Pull out each line in the records below that contains the string "crop". Treat uppercase and lowercase as different.
=====
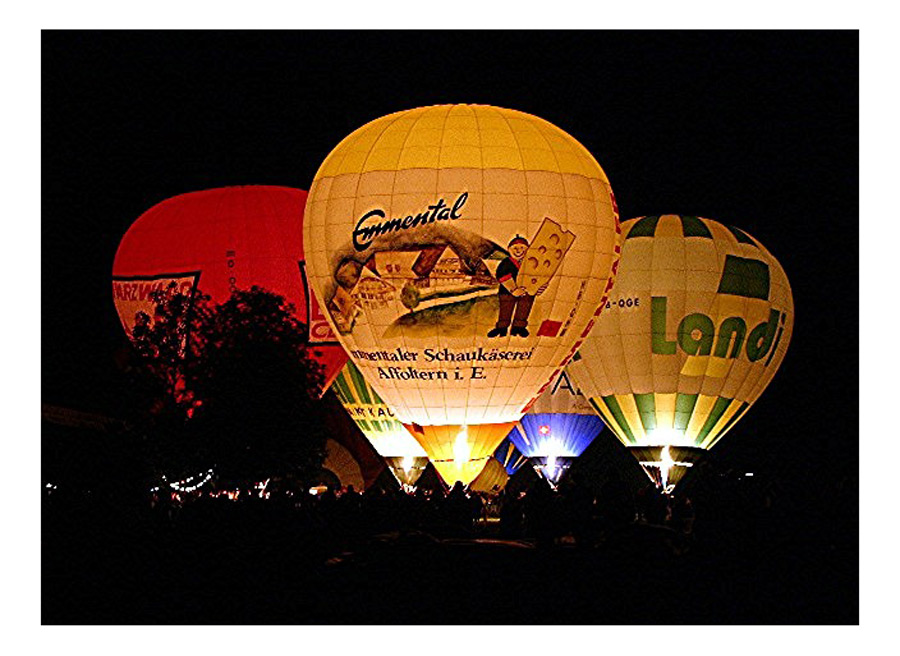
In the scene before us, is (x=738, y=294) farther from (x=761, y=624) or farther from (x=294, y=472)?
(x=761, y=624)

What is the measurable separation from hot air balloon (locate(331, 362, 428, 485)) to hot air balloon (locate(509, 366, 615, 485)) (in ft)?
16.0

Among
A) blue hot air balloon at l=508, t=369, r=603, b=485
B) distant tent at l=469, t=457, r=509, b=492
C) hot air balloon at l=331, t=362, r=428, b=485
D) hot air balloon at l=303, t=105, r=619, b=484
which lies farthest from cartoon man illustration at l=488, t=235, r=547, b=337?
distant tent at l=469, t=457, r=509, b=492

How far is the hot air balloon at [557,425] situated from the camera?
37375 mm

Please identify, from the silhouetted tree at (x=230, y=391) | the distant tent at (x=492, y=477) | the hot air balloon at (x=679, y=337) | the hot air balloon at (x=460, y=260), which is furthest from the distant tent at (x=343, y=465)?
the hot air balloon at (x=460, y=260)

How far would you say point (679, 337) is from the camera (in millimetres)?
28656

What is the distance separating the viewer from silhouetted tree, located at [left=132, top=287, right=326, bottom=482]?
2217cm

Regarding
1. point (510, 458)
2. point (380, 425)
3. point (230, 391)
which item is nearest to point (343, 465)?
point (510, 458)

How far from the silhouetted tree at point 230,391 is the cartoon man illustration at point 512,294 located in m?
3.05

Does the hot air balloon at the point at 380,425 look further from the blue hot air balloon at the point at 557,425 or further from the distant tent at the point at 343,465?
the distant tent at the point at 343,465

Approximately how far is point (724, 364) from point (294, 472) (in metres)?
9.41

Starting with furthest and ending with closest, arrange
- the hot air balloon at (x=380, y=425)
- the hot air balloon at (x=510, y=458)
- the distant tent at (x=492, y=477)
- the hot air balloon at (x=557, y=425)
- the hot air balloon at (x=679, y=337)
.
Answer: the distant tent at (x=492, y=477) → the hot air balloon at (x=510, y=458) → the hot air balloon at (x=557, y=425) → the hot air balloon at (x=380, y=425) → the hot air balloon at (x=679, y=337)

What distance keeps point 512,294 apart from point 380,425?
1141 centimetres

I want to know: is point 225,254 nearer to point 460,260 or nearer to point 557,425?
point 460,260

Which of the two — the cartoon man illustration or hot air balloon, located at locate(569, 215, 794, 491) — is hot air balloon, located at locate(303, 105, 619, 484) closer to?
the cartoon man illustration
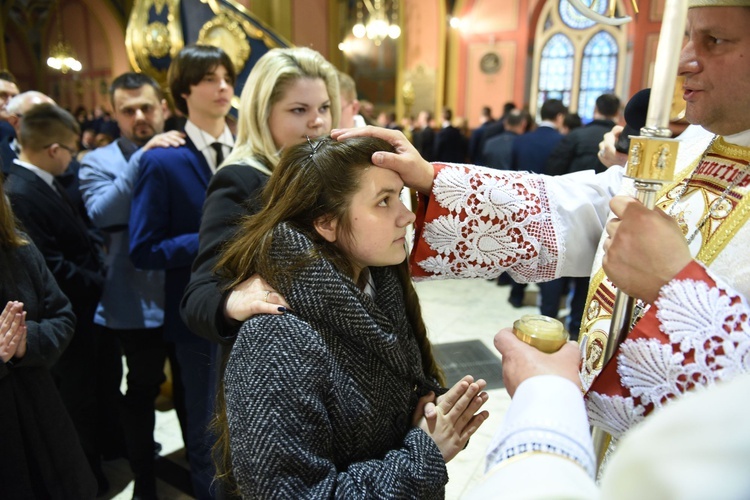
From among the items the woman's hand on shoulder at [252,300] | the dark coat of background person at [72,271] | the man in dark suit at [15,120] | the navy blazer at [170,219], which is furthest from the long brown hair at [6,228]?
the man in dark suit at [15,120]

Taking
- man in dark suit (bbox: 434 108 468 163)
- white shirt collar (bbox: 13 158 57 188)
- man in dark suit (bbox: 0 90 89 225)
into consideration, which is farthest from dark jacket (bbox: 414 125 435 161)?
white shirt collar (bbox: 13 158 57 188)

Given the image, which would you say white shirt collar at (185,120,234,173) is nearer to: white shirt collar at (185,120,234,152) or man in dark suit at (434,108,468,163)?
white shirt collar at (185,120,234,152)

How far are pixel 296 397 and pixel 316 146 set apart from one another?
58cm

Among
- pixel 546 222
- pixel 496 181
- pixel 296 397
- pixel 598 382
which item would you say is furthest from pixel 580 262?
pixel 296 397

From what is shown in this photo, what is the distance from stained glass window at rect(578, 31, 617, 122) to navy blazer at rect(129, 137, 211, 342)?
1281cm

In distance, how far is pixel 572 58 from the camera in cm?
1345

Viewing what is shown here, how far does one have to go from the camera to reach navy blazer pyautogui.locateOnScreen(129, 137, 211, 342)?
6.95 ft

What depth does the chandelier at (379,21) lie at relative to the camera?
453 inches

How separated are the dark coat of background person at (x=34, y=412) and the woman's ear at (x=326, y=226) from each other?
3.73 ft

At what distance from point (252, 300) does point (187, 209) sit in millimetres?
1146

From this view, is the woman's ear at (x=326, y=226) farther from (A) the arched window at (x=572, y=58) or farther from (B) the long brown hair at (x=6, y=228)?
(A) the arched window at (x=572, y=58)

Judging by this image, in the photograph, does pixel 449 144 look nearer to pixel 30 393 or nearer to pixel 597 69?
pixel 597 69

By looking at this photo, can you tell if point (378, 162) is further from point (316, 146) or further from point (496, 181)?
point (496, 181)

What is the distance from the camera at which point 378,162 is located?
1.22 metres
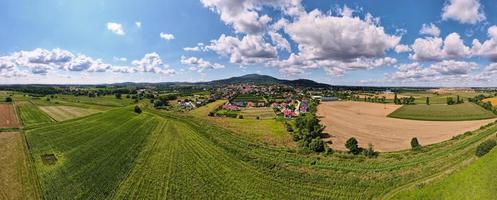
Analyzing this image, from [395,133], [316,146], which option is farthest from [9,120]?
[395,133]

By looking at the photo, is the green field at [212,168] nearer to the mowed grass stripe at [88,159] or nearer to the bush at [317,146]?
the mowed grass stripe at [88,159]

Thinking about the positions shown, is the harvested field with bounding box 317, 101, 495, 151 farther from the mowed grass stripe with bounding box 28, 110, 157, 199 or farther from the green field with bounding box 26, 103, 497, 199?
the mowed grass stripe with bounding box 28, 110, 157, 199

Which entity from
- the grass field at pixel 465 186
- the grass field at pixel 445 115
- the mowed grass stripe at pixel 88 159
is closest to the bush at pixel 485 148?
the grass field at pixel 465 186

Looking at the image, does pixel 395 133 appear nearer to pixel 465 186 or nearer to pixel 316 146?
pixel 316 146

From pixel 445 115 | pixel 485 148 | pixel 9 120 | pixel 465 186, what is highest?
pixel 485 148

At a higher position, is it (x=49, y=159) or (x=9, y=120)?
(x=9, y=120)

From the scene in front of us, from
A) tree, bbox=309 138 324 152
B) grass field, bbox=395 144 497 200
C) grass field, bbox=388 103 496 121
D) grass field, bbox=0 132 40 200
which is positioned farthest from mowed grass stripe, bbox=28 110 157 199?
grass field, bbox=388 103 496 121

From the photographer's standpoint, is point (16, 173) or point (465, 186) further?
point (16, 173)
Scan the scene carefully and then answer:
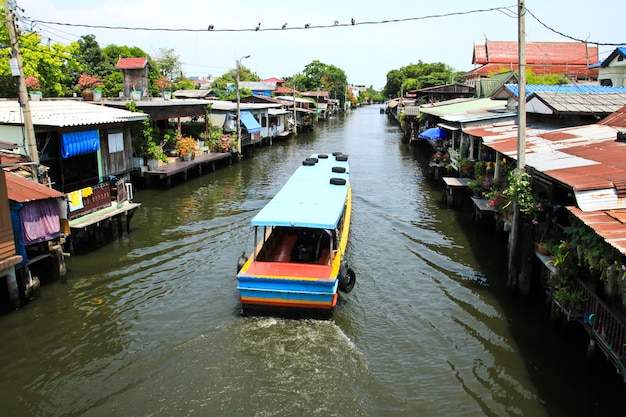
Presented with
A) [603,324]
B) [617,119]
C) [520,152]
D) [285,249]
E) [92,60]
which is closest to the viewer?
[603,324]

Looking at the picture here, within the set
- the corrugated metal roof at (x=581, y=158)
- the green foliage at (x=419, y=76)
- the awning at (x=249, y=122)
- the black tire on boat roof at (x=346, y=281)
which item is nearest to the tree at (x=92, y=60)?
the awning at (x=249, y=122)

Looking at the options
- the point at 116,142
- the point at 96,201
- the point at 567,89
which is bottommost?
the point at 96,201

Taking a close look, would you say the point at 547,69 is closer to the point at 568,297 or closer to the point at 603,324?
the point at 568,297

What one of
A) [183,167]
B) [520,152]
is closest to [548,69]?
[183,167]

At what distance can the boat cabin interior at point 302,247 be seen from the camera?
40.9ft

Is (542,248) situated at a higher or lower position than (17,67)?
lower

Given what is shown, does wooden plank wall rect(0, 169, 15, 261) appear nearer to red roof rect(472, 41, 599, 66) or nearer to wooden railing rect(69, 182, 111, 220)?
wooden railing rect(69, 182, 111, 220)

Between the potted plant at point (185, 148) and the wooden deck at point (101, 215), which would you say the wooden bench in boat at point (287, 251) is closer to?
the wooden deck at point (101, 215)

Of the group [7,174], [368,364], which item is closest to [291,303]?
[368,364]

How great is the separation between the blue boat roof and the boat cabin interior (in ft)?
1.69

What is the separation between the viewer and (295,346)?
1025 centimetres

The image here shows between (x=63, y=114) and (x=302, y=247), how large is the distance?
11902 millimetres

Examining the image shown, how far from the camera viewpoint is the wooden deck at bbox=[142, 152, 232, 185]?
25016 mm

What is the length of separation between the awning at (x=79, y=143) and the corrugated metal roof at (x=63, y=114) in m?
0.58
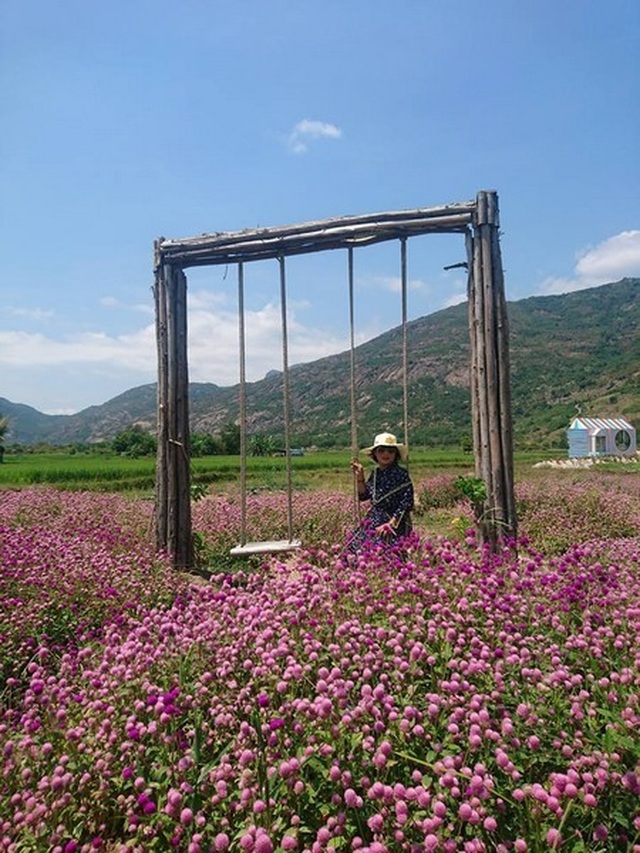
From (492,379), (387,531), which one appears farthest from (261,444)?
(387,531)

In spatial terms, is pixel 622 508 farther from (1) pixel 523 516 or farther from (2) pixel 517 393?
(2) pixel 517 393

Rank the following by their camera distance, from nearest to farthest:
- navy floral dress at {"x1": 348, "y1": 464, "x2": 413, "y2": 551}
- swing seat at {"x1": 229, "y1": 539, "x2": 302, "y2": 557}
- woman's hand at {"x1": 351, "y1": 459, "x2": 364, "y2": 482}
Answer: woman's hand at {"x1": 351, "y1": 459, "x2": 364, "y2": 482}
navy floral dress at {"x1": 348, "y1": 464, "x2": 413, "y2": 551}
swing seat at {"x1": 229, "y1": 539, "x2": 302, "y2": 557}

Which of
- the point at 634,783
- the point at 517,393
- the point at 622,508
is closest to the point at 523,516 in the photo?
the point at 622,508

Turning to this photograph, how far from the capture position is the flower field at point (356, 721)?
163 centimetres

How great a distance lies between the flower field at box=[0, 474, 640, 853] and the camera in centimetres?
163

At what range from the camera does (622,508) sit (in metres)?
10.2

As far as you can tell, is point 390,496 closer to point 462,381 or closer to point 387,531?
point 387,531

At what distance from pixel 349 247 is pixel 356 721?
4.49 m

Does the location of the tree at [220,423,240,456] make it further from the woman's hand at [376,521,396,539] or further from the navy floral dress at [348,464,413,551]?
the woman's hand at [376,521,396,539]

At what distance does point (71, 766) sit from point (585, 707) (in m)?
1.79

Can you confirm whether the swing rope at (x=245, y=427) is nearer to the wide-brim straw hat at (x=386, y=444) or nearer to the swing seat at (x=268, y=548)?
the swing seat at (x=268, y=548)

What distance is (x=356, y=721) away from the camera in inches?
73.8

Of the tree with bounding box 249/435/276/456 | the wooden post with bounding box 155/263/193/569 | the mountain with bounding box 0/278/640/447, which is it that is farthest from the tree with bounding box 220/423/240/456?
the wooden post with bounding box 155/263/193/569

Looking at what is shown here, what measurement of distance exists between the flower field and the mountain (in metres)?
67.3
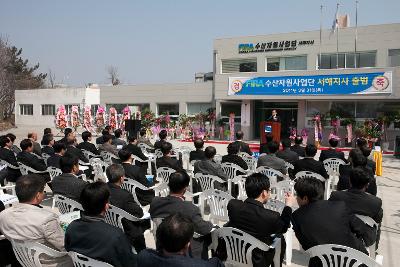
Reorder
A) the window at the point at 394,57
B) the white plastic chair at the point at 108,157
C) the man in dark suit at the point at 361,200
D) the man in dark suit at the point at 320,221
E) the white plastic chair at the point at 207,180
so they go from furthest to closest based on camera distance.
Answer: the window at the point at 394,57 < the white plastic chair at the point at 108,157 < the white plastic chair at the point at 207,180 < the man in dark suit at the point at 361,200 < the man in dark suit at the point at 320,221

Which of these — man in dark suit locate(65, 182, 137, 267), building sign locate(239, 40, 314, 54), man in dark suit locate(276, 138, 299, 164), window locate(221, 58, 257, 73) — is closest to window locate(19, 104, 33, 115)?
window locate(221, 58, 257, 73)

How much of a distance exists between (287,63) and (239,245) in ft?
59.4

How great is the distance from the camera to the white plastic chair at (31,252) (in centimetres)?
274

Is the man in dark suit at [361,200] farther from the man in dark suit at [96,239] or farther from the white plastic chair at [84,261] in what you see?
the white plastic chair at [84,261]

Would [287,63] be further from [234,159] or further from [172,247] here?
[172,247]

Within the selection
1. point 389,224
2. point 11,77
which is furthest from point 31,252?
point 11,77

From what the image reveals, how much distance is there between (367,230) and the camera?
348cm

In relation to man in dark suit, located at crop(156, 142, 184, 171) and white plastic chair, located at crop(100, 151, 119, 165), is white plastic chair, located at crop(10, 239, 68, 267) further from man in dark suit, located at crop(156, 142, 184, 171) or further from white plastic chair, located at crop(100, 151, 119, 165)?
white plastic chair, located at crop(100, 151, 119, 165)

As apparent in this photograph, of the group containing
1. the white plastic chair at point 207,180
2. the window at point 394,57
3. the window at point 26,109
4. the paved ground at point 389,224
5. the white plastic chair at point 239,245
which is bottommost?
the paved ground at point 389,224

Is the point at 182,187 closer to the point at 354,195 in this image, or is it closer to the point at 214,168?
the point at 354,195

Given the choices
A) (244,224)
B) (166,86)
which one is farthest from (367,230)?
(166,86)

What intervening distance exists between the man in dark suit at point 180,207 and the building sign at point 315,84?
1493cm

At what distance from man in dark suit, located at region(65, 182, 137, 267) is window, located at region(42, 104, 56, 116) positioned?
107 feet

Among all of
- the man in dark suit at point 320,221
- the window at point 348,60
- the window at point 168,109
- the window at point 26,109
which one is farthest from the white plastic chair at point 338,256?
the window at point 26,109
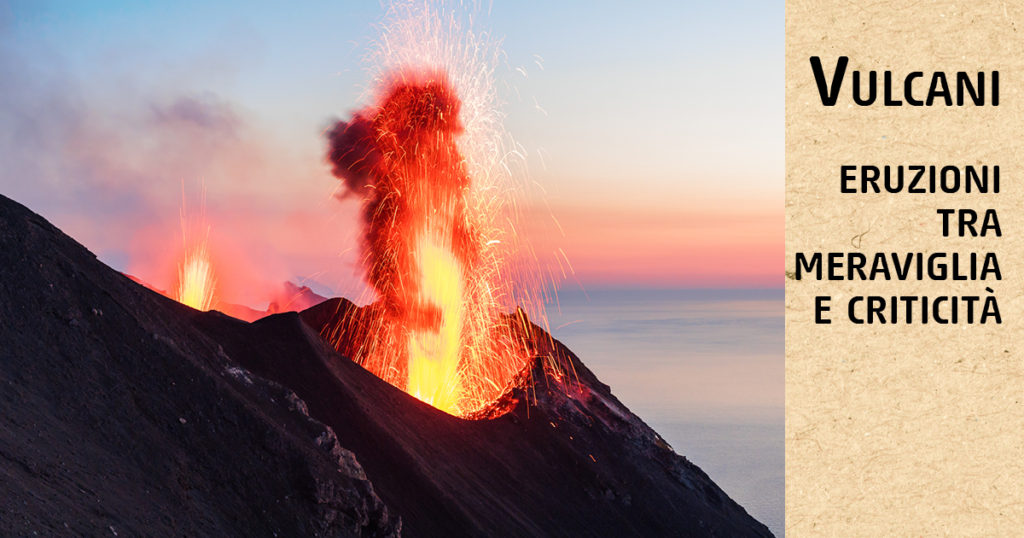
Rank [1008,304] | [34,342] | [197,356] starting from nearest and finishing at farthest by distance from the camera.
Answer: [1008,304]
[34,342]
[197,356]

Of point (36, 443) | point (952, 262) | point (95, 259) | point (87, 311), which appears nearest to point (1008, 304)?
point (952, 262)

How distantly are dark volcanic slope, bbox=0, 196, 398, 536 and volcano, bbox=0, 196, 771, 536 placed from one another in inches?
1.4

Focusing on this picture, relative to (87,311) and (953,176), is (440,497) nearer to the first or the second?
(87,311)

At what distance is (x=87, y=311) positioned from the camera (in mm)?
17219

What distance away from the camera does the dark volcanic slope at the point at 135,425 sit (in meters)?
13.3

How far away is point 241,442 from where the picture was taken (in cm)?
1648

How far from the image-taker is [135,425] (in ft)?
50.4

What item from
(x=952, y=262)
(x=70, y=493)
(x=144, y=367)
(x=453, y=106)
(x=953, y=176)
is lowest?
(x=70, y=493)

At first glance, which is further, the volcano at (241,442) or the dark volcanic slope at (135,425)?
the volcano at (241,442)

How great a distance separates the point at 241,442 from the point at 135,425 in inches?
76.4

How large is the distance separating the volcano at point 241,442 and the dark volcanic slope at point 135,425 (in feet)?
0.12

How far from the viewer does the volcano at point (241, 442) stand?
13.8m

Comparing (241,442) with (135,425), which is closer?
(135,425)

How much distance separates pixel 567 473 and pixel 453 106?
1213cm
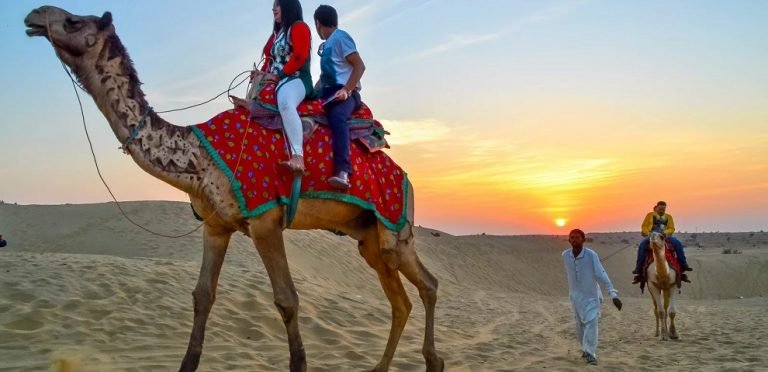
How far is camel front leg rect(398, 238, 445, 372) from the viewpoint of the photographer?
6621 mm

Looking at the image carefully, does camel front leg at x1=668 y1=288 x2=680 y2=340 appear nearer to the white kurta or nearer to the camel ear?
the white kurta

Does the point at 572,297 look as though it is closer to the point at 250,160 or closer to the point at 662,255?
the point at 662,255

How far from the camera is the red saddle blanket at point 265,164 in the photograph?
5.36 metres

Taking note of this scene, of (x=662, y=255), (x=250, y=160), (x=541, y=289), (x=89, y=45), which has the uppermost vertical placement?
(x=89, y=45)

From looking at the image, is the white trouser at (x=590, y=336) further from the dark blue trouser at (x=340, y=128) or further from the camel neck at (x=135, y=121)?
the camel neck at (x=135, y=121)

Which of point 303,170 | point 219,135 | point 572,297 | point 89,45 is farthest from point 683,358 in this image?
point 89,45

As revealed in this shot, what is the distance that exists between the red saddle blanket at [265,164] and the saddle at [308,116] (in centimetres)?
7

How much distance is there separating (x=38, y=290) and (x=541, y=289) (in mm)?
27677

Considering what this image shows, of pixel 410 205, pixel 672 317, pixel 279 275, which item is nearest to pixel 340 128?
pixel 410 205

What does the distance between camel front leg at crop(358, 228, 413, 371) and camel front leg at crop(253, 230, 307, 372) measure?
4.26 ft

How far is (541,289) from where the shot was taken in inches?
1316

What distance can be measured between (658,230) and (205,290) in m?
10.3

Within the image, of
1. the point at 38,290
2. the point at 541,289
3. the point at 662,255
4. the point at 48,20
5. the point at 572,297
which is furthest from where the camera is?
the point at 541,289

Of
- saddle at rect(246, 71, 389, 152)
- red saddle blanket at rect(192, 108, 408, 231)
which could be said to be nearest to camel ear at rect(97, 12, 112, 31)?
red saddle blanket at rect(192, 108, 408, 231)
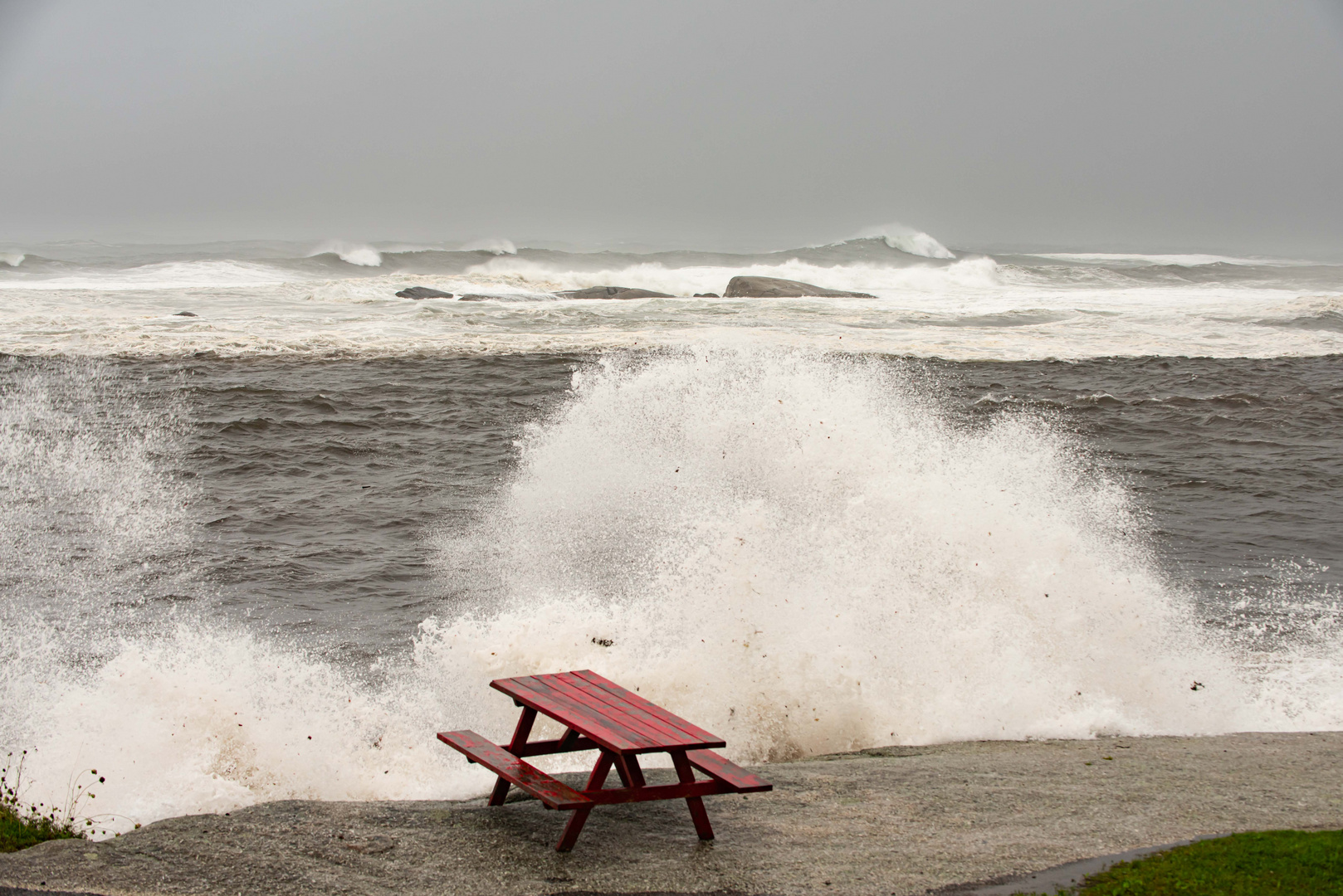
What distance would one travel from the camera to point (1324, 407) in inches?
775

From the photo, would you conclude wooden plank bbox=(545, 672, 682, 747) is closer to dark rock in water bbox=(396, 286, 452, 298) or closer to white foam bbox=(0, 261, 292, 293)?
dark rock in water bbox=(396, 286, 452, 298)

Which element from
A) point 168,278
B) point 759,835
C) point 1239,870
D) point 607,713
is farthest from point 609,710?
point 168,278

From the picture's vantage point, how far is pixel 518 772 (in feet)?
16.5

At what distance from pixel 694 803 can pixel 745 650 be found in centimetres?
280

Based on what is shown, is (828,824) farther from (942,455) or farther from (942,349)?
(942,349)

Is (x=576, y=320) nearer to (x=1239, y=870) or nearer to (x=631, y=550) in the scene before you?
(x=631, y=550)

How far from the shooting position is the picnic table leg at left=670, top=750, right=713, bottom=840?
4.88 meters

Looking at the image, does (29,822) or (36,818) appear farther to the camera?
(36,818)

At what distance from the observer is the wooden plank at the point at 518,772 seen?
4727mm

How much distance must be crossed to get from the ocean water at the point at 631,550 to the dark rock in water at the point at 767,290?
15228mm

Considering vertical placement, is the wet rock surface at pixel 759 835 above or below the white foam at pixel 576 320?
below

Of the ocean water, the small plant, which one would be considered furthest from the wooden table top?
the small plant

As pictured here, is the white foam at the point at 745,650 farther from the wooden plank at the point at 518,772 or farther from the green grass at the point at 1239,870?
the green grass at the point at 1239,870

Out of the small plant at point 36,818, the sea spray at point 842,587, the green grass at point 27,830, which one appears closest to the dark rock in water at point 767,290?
=====
Reply
In relation to man in dark suit, located at crop(156, 142, 184, 171) and white plastic chair, located at crop(100, 151, 119, 165), is white plastic chair, located at crop(10, 239, 68, 267) further from man in dark suit, located at crop(156, 142, 184, 171) or further from white plastic chair, located at crop(100, 151, 119, 165)?
white plastic chair, located at crop(100, 151, 119, 165)
What does the distance between camel front leg at crop(358, 228, 413, 371) and camel front leg at crop(253, 230, 307, 372) measure?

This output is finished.